Dhilaalo village of Sool region, which is located in a primary browsing and grazing zone in Puntland, Somalia, has been the mainstay for pastoralists and nomads for many years, supporting a variety of livestock. Despite being very productive, this pastoral zone has been experiencing severe water shortages during dry periods as the area mainly relies on surface water dams and natural ponds.
Existing water dams and ponds are either too small to provide the needed water supply or are in desperate need of rehabilitation. The water table is very low, sometimes as deep as 350m, making water extraction very difficult.
Recently, though, residents of the village became involved in Cash for Work activities (CfW) that led to the rehabilitation of the Dhilaalo canal’s main pond.
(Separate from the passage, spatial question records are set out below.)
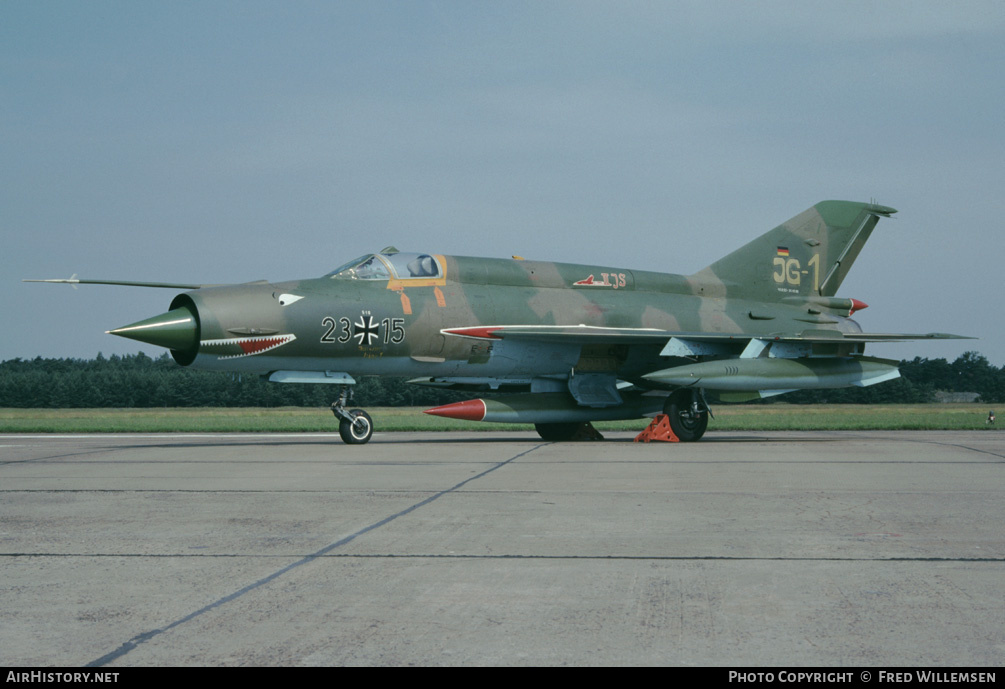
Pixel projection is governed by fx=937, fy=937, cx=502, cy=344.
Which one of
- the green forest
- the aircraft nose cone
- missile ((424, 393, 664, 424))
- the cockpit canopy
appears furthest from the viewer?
the green forest

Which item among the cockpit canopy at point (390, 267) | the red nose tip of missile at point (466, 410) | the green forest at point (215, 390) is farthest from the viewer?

The canal, which was covered by a thick layer of silt, was partly destroyed. With Adeso’s support, community members de-silted and cleared off the canal, and rehabilitated its damaged sites.
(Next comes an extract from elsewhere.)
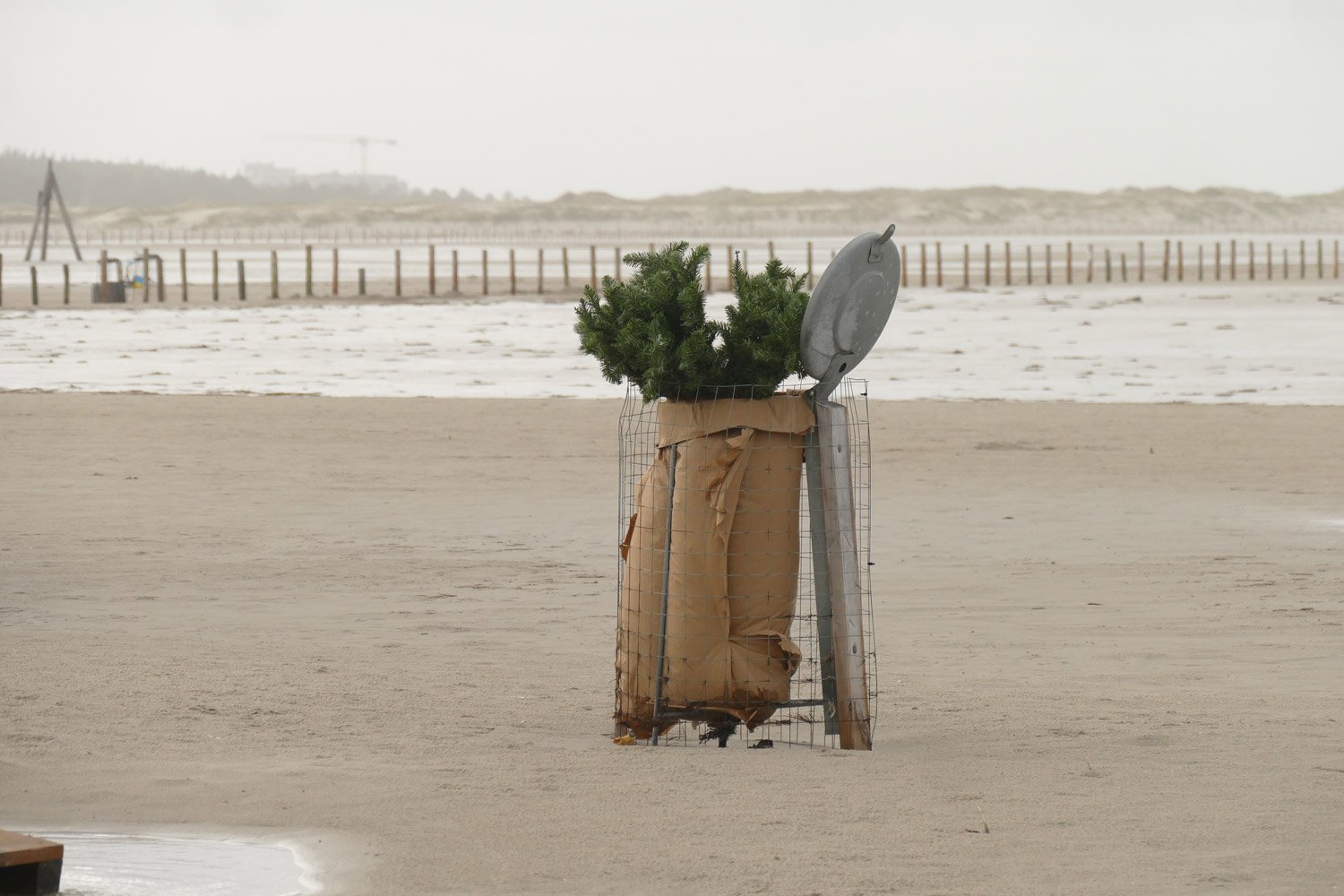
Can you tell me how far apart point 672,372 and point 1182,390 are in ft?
59.0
Prior to the rehabilitation efforts, rainwater failed to reach the pond and water flowed out to the adjacent dry rivers, preventing the pond from harvesting much of the flood water.
According to Toox Yare, communities have benefited from the pond a great deal. Enough rainwater was harvested during the last in preceding rainy season (Gu’) and the pond was full to its capacity. That meant that residents had enough water for their livestock throughout the last dry season, whereas before it used to dry up by the middle of the dry season.
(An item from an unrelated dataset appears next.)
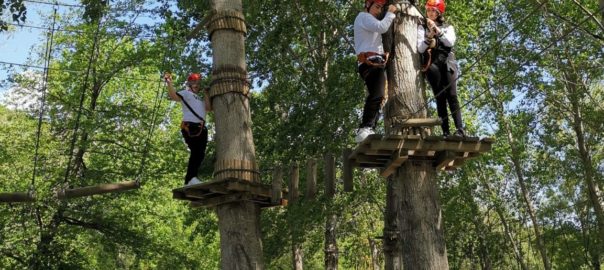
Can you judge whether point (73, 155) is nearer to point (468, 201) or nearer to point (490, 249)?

“Every day more than 500 camels, 500 sheep, 1000 goats and more than 200 households use the pond to quench their thirst,” explains Toox Yare.
“Life has changed since Adeso started the rehabilitation of Dhilaalo water canal, diverting flood water to the main community pond. Before the rehabilitation, the pond wasn’t getting sufficient water – as the unmanaged rain water diverted from the canal, and always ended up in the dry rivers nearby. The pastoralist communities are very pleased to see the positive transformation which would have been unthinkable before this project,” says Toox yare gladly. “Dhilaalo pastoralists and villagers are ready to work with Adeso to turn around degraded rangeland resources in the area,” he Toox Yare.
The rehabilitation of the Dhilaalo water pond is an example of how simple CfW activities can change livelihoods and improve food security. This testifies to the strides that the ‘Your environmet project has been making in bringing back hope to pastoralist communities. The CfW activities have also brought positive socio-economic benefits through the salaries given to community members participating in the CfW activities.